» **Stated exercise**
Keep only the lines of the records below that contain the string "closer", and copy each of those lines.

Rows of data with spatial questions

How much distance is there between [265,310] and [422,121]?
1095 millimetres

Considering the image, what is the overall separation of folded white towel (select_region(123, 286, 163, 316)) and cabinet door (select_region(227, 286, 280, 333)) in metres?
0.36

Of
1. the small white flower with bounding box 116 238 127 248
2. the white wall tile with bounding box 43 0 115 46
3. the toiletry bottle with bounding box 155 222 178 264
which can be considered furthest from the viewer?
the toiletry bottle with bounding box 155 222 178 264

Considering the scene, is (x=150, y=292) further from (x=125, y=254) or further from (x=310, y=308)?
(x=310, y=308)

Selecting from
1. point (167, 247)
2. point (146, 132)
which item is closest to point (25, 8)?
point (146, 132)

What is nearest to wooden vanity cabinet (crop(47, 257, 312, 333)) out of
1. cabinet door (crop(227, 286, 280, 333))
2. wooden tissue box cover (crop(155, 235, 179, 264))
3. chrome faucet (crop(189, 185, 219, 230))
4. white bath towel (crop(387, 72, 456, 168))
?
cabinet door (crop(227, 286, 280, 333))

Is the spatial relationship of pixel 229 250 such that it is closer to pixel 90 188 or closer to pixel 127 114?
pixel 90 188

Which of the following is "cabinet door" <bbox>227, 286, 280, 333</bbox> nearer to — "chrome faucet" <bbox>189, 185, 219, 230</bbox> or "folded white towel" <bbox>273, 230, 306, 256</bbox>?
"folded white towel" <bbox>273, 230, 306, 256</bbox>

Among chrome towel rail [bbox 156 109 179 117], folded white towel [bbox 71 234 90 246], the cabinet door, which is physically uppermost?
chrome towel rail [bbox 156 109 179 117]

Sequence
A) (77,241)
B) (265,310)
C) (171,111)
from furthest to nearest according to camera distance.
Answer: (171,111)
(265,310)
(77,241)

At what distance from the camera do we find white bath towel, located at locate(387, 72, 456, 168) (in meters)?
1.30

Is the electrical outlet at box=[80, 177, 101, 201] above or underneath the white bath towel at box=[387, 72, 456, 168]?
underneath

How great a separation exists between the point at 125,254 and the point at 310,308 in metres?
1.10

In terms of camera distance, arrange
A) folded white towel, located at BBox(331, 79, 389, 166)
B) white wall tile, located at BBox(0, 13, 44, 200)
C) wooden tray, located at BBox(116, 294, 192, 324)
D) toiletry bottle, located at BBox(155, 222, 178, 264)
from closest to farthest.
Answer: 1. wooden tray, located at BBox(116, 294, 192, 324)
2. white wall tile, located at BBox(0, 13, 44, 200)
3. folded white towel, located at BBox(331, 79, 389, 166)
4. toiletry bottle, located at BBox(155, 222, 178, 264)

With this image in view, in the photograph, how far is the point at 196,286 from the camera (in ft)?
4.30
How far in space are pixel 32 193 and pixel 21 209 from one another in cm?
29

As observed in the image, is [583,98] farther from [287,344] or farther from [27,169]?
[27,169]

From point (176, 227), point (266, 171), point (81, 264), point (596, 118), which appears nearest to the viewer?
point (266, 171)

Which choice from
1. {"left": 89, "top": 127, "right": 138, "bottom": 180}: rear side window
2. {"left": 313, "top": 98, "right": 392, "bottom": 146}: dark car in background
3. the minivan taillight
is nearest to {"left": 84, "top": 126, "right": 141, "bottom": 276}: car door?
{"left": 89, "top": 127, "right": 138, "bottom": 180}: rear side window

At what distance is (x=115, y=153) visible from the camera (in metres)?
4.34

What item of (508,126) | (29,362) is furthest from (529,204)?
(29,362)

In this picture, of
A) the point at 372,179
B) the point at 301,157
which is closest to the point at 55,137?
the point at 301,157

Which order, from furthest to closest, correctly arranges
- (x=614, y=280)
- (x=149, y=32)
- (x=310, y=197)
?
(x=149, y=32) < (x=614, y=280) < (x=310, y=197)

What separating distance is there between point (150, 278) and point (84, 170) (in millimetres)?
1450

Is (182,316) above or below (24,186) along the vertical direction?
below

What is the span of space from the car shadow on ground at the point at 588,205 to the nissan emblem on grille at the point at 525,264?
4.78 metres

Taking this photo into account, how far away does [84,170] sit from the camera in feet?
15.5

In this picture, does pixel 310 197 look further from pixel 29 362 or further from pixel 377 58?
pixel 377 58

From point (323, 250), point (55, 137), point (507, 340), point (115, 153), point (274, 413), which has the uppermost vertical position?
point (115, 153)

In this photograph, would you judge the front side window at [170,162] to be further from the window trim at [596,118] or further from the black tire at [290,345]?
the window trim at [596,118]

==

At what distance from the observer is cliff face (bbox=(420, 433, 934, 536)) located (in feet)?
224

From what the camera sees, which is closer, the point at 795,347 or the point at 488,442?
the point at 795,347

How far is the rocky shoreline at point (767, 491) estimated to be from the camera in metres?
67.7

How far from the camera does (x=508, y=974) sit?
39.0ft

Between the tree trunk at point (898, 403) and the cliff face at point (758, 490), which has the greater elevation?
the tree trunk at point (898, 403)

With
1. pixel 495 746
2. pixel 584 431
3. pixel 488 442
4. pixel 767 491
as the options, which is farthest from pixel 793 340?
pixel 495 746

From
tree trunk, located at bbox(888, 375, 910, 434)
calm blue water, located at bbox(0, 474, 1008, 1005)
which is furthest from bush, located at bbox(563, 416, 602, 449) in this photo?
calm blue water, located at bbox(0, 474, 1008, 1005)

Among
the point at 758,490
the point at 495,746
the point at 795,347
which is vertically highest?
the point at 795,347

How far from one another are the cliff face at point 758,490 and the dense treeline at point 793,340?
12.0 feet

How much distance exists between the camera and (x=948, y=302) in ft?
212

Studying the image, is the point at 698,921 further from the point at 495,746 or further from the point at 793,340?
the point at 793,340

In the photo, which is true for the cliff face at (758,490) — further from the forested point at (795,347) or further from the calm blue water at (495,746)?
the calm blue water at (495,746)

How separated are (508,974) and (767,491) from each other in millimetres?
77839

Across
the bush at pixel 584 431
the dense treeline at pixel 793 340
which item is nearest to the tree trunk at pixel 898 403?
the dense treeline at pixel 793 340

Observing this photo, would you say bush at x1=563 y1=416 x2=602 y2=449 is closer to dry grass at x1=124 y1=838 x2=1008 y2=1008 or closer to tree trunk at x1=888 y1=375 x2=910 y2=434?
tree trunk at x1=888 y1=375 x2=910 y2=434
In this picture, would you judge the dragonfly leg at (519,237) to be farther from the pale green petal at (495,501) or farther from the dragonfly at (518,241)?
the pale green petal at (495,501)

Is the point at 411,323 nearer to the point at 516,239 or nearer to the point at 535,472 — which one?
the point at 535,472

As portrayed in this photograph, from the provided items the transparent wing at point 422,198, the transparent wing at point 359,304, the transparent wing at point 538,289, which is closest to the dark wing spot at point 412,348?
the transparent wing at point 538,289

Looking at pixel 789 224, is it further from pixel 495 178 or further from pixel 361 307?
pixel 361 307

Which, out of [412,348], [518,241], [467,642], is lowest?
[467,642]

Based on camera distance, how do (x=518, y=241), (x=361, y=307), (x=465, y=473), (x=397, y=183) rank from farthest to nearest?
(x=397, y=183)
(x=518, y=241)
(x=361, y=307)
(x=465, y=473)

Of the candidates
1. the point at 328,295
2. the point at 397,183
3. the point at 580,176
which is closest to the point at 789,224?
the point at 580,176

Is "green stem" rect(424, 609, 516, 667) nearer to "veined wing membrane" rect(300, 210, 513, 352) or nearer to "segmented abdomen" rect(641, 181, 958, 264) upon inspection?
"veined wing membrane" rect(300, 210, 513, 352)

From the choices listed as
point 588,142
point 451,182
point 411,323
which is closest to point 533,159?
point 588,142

» **Finished answer**
Is the spatial relationship of pixel 229 250 such that it is closer to pixel 90 188 or closer to pixel 127 114?
From what the camera sees, which is closer, the point at 795,347 or the point at 488,442?
Observing this photo, would you say bush at x1=563 y1=416 x2=602 y2=449 is closer to dry grass at x1=124 y1=838 x2=1008 y2=1008 or closer to tree trunk at x1=888 y1=375 x2=910 y2=434?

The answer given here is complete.